Every line that includes the word "Here" needs to be copied from the listing.
+ + + +
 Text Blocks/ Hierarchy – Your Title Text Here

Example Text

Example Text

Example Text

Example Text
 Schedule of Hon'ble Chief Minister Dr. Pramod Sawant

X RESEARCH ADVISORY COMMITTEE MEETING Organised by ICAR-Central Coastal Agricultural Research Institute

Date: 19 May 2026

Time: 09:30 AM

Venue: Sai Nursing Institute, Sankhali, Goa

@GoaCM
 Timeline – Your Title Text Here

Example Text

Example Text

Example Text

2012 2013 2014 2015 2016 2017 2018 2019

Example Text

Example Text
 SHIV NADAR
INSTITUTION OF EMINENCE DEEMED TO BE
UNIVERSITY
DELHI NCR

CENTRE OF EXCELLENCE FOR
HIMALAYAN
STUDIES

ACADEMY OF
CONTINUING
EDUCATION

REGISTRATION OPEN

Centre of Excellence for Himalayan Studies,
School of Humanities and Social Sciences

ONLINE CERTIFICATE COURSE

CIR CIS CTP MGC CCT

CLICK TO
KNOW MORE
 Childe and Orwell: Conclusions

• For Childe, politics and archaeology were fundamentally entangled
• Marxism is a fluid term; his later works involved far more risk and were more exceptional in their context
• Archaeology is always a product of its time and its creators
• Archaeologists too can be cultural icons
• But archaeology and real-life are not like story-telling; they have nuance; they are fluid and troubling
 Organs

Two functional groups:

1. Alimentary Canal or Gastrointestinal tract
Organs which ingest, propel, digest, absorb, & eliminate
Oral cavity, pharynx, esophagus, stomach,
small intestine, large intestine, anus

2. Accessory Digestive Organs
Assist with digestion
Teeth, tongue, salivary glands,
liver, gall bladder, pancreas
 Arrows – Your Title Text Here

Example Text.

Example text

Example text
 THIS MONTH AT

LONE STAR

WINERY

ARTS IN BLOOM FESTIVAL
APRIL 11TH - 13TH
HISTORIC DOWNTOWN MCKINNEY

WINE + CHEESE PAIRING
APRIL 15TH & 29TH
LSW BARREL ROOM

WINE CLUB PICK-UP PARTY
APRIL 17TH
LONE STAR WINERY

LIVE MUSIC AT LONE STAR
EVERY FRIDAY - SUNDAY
+ + + +
→ Answer:
 Text Blocks/ Hierarchy – Your Title Text Here
 Timeline – Your Title Text Here
 Arrows – Your Title Text Here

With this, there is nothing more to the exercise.